« 60 euros pour un guetteur », « 150 pour un vendeur »… La Cour des comptes révèle les salaires des trafiquants de drogue à Marseille
Dans son rapport explosif sur l’action policière à Marseille, notamment dans la lutte contre le trafic de drogue, les magistrats de la Cour des comptes ont tenté d’élaborer une grille salariale propre aux réseaux très structurés de la ville phocéenne.
Le Figaro Marseille
Certaines annonces publiées sur les réseaux sociaux il y a plusieurs mois avaient déjà révélé les pratiques salariales des réseaux de trafic de drogue à Marseille. Lors de sa longue enquête sur la police à Marseille et le trafic de drogue qui gangrène la ville, les magistrats de la Cour des comptes ont révélé les rémunérations parfois avantageuses proposées aux « petites mains » de la cité phocéenne par ces mêmes réseaux.
Dans son rapport explosif, la Cour des comptes constate que, dans ces réseaux très structurés et pyramidaux, le salaire de chacun « varie selon leur place dans la hiérarchie. ». Ainsi, selon la rue Cambon, les réseaux proposent « environ 30 euros par jour pour le coursier qui apporte à manger et à boire aux trafiquants, 60 euros pour un guetteur, 150 euros pour un vendeur, 1 500 euros par mois pour une nounou. » Les prix pratiqués sont plus élevés pour ceux qui se situent au sommet de la pyramide. « Le gérant du point de deal, qui assure l’approvisionnement et la gestion du stock et organise les déplacements des vendeurs, serait rémunéré entre 4 000 et 5 000 euros par mois. »
Selon le porte-parole national du syndicat de police Alliance, Rudy Manna, « Les salaires à Marseille sont plus élevés qu’en région parisienne. » La cause ? Des guetteurs en première ligne face désormais aux narchomicides et aux victimes d’abus parfois très violents. Il y a deux semaines, un adolescent appartenant à un réseau de drogue était brûlé vif à Marseille après avoir été poignardé.
« Une forme d’esclavage »
« La rémunération dépend du réseau et du contexte, explique Mohamed Benmeddour, éducateur spécialisé dans les quartiers nord de Marseille. S’il y a régulièrement des fusillades ou des descentes de police, le gérant augmentera le prix pour attirer la main d’œuvre. Mais aucun d’entre eux ne s’en sortira. Soit ils seront arrêtés, soit ils seront tués. Mais financièrement, ils ne s’en sortiront jamais.

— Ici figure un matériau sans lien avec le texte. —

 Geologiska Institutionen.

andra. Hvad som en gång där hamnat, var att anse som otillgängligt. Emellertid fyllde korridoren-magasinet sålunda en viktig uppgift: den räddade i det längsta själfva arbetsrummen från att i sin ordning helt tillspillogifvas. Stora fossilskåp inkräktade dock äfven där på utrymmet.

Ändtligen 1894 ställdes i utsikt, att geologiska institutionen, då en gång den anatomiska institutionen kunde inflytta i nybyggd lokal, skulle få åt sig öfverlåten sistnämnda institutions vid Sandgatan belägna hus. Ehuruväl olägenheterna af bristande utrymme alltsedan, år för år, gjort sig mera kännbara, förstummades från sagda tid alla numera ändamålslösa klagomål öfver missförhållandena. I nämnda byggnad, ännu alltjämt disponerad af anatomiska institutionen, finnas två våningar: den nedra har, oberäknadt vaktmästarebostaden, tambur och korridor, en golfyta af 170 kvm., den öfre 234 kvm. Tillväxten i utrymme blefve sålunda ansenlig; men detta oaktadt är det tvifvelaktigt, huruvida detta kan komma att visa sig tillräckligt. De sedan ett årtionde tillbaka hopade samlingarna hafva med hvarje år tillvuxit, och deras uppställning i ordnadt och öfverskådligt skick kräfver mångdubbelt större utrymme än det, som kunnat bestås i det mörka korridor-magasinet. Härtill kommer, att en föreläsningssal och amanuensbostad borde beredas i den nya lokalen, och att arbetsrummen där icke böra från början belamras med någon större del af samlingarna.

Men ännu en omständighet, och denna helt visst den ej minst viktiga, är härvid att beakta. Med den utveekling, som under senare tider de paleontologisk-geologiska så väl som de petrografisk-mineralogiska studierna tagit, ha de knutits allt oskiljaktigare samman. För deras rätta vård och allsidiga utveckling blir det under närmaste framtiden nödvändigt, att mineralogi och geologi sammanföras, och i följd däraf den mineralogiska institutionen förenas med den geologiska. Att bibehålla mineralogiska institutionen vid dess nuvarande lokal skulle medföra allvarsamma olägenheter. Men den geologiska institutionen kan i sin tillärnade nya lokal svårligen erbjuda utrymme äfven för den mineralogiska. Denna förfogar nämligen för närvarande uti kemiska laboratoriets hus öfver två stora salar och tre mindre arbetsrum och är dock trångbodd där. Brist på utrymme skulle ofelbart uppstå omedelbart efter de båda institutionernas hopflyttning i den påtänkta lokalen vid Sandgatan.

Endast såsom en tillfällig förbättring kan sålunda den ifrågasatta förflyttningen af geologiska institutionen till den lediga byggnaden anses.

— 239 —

Les « petites mains » de ces réseaux, souvent mineures et socialement perturbées, sont parfois mobilisées « après avoir contracté des dettes – parfois fictives »note le rapport. « Pour forcer cette main-d’œuvre à continuer à travailler à son profit, les réseaux créent des dettes à leur profit, par exemple en reprochant aux guetteurs d’avoir tardé à donner l’alerte ou d’avoir été saisis de biens ou d’argent »écrivent les magistrats.
«C’est une forme d’esclavage, alerte le vice-président du tribunal des mineurs de Marseille, Éric Mangin. Dernièrement, j’ai un enfant qui jouait aux cartes d’argent au collège. Ils se sont arrangés pour qu’il perde, puis lui ont demandé d’aller faire un guetteur sur le trottoir. Nous essayons de les piéger de plusieurs manières. En 2023, 62 % des tueurs ou auteurs de tentatives d’assassinat dans le cadre du trafic de drogue avaient moins de 21 ans.